Os tiros disparados por torcedores da Geral do Grêmio contra os gremistas Lucas Pereira Ballardin, 16 anos, e Marçal dos Santos, 30, tornaram inadiável o debate de uma questão que não pertence mais só ao âmbito do futebol, mas é tema de segurança pública: como devolver as organizadas dos grandes clubes à civilização?
Desde o bangue-bangue do último domingo, emergem revelações para ajudar no diagnóstico. É consenso que dar ingressos para os líderes venderem em jogos fora de casa é um erro. O lucro da venda de entradas e produtos, somado ao apoio logístico nos estádios e eventuais alianças políticas (a maioria dos integrantes são sócios e votam nas eleições), cria o monstro. Os métodos violentos importados dos barra-bravas argentinos, que estão na gênese deste novo estilo de torcer, surte efeitos explosivos. E incontroláveis — como quebrar o braço do técnico Wanderley Luxemburgo, do Palmeiras, em pleno aeroporto de Congonhas.
Para conter a violência, todo o rigor é pouco. Em Minas Gerais, torcedores não entram nos estádios com bandeiras inocentes há oito anos, desde quando os mastros viravam armas em brigas.
A partir deste fim de semana, em caráter experimental, a polícia mineira voltará a admiti-las. Mas o torcedor terá de fornecer nome completo, endereço, telefone, identidade, CPF, nomes do pai, da mãe e ainda se apresentar três horas antes no estádio para vistoria.
— Estas torcidas não são associações naturais. Elas têm algum interesse (além do clube). No momento que tu tiras o interesse, acaba a associação — exemplifica o promotor Ricardo Herbstrith, responsável pela denúncia dos episódios do Gre-Nal dos banheiros químicos, em 2006.

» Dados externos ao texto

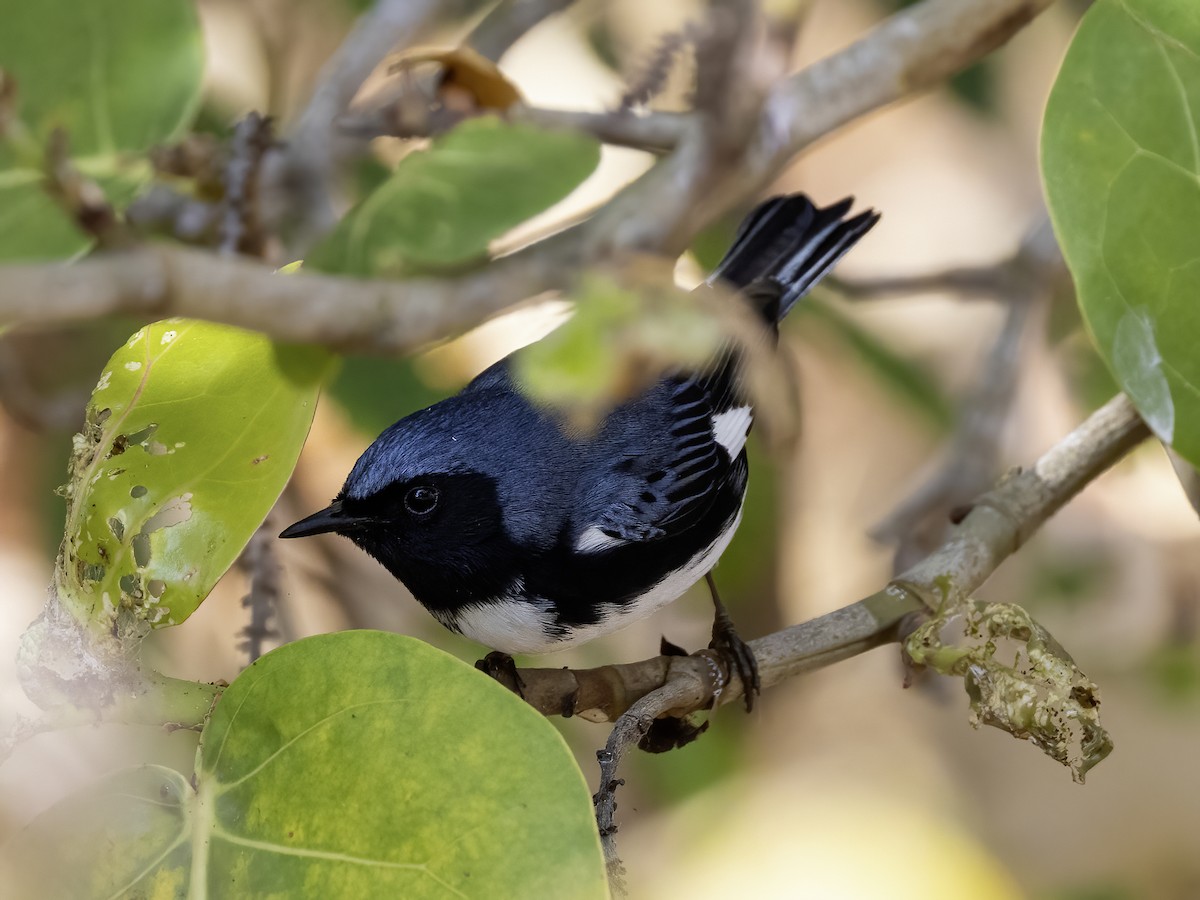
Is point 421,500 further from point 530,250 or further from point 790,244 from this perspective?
point 790,244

Antropólogo estudou torcida em bares com pay-per-view
Outro consenso é a necessidade de punição. O problema é arrumar alguém disposto a isso. No caso dos banheiros químicos, houve denúncia do Ministério Público, mas os acusados foram absolvidos. Uma boa notícia, ao menos, é a adoção dos juizados especiais nos estádios em dias de jogos. Delitos menores são identificados e punidos ali mesmo. Mas falta desbaratar ações organizadas e premeditadas, como as que resultaram nos disparos contra Lucas e Marçal.
O antropólogo Edison Luis Gastaldo, professor do Programa de Pós-Graduação em Ciências Sociais da Unisinos, estudou o comportamento de torcedores em bares que transmitem jogos da dupla Gre-Nal pelo pay-per-view, entre 2004 e 2007. Presenciou situações limites, mas nunca testemunhou vias de fato. Ele reconhece que o anonimato da multidão pode liberar instintos secretos, mas discorda da tese de que um pacato cidadão pode se tornar criminoso apenas pelo contato com uma horda bárbara.
— Um homem normal, mesmo sob pressão, não põe fogo em banheiro. Não punir os infratores é um precedente perigoso. É sócio? Basta o clube expulsá-lo para servir de exemplo — ensina Gastaldo, que revela preocupação com o caráter fascista de eliminação do adversário e as alegadas motivações racistas para os tiros contra os torcedores.
Enfim, o debate está nas ruas. Já é um começo.